The messy endeavor of American Democracy is fraught with religious, class, and social disparities that are not going away any time soon, nor should we want them to. Our diversity is among the greatest characteristics of our society. Political efficiency and social ‘unity’ is the domain of fascists. But, with the nation’s economy shaken up the way it has been of late, the quagmire of the Iraq war and the vitriolic exchange of religious strife, all converging on the dialogue of the public sphere, we now find ourselves approaching a tipping point.
McCain, taking for granted the archaic premises of a revisionist past, is not the one to pull us back from it. What Americans need now is to be empowered with a new vocabulary; one we can’t get from Sen. John McCain.

McCain’s history is full of clumsy ideas informed by an idiom constructed from the corpses of dead metaphors that have been crushed under the weight of the concrete realities that define our times. It is likely that McCain’s sleazy smear campaigns have been prompted by his own realization of this. However, Obama is very clear about what he wants to do. Ultimately, Obama’s motives have nothing to do with plans and policies that will change our country. They have everything to do with convincing ordinary citizens that they cannot believe in him; that they must believe in themselves. The power to save America from its past foibles doesn’t rest with the president, but with the people. True American patriotism goes beyond salvation of a country: it’s about the will to act, the altruistic love to help us help ourselves.
At this point, in the aftermath of the Bush administration, America thinks she needs a Superman. Reflected in the mirrors of history, the eyes of the world look upon American voters hoping to see the ascension of a leader strong enough to undo the damage of the past eight years. Obama’s willingness to engage in diplomacy with our nation’s enemies is a better strategy than McCain’s ‘might makes right’ rhetoric. Who else should we negotiate with if not those who we call our enemies? Exhausting assertive diplomacy with regard to each country’s interests before the use of force is crucial to rebuilding our global credibility.
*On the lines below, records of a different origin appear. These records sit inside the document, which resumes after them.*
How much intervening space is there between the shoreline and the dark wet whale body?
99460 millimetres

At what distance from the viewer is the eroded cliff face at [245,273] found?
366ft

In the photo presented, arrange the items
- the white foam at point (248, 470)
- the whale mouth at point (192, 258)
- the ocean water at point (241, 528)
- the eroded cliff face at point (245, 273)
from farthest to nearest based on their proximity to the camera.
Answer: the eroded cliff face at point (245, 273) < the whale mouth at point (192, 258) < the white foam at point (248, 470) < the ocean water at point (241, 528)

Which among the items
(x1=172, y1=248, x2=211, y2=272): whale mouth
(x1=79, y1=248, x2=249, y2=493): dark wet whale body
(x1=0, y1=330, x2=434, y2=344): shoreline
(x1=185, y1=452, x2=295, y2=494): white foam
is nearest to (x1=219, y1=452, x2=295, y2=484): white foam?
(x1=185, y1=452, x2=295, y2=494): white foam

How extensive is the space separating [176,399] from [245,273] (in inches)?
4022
Obama also supports a superior health care plan that brings us toward providing every American with the adequate health care coverage. McCain’s plan, which would tax your health care benefits to give you a tax credit by which to purchase health care muddles the healthcare debacle even further and according to the journal Health Affairs, would result in five million more Americans uninsured within five years. Though not perfect, Obama’s plan would utilize government subsidies to provide insurance for low-income workers and reduce the number of uninsured by 18 million in 2009 and by 34 million in 2018, according to a report by the Urban Institute/Brookings Institution.

Sen. McCain, the self-proclaimed maverick, made his riskiest decision to date with his political-suicidal selection of Gov. Sarah Palin of Alaska to join him on the ticket as the vice-presidential nominee. The tidal wave of facts showing Gov. Palin’s ineptitude concerning the vice president position has had a chilling effect on McCain’s electability.

McCain’s troubling temperament has a worrisome inevitability when in the middle of a crisis situation. Obama’s on the other hand is much more reassuring. Difficult decisions must be dealt with delicately and definitively, and Obama’s cooler head prevails in this election.

The editorial board at UVU Review feels that Sen. Barack Obama can give Americans the confidence they need in the face of these crises, and the effectual hope and change that can carry this country during the next four years.